Aim of the exercise | Reproduce the records below with "muscular arm" changed to "bare forearm" wherever it occurs, leaving everything else unaltered.

Data supplied |
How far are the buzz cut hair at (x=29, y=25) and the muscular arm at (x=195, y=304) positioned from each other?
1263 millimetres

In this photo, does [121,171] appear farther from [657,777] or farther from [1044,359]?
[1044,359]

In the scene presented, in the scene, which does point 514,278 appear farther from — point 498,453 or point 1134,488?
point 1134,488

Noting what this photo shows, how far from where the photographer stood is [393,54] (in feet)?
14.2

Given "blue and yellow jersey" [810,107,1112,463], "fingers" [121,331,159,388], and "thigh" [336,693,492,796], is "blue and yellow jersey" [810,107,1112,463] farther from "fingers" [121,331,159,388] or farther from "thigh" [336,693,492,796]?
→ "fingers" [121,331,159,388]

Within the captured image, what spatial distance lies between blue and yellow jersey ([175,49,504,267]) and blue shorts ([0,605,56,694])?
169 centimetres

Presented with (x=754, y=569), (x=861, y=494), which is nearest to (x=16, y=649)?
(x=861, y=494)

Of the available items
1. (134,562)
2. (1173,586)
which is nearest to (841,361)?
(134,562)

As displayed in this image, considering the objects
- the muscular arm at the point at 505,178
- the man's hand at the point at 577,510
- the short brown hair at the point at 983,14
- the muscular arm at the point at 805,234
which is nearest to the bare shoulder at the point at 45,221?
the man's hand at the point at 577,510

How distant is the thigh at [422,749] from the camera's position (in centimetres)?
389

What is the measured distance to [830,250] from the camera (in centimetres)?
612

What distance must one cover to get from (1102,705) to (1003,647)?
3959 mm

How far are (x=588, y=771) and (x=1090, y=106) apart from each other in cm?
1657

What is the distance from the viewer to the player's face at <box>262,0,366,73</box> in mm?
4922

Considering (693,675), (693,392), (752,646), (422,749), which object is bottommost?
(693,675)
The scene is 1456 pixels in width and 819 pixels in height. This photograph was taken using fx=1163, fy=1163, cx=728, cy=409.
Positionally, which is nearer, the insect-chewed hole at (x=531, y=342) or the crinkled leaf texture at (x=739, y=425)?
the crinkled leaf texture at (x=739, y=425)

Result of this exercise |
How far are the buzz cut hair at (x=29, y=25) and the bare forearm at (x=195, y=304) positioned from each other?
1263 millimetres

In this photo, does [121,171] appear farther from [657,777] or farther from [1044,359]?
[1044,359]

In the scene presented, in the scene, which does point 514,278 appear farther from — point 498,453 or point 1134,488?
point 1134,488

Noting what this photo shows, how far from where the photographer stood is [393,54] (in feet)?
14.2

Given "blue and yellow jersey" [810,107,1112,463], "fingers" [121,331,159,388], and "thigh" [336,693,492,796], is "blue and yellow jersey" [810,107,1112,463] farther from "fingers" [121,331,159,388] or farther from "thigh" [336,693,492,796]?
→ "fingers" [121,331,159,388]

Within the captured image, what spatial distance lies between blue and yellow jersey ([175,49,504,267]) and blue shorts ([0,605,56,694])?
169 centimetres

Presented with (x=754, y=569), (x=861, y=494), which is nearest to (x=16, y=649)?
(x=861, y=494)

Of the available items
1. (134,562)
2. (1173,586)
which is nearest to (841,361)?
(134,562)

As displayed in this image, considering the objects
- the bare forearm at the point at 505,178
- the man's hand at the point at 577,510
- the short brown hair at the point at 983,14
- the bare forearm at the point at 805,234
which is nearest to the bare shoulder at the point at 45,221?
the man's hand at the point at 577,510

How distant is the thigh at [422,749] from the camera's position (in centimetres)?
389

What is the measured distance to [830,250] from the camera (in centimetres)?
612

What distance must one cover to get from (1102,705) to (1003,647)?
3959 mm

How far are (x=588, y=771) and (x=1090, y=106) apart from each other in cm?
1657

What is the distance from the viewer to the player's face at <box>262,0,366,73</box> in mm?
4922

Considering (693,675), (693,392), (752,646), (422,749), which object is bottommost?
(693,675)
The scene is 1456 pixels in width and 819 pixels in height. This photograph was taken using fx=1163, fy=1163, cx=728, cy=409.
Positionally, which is nearer, the insect-chewed hole at (x=531, y=342) or the crinkled leaf texture at (x=739, y=425)?
the crinkled leaf texture at (x=739, y=425)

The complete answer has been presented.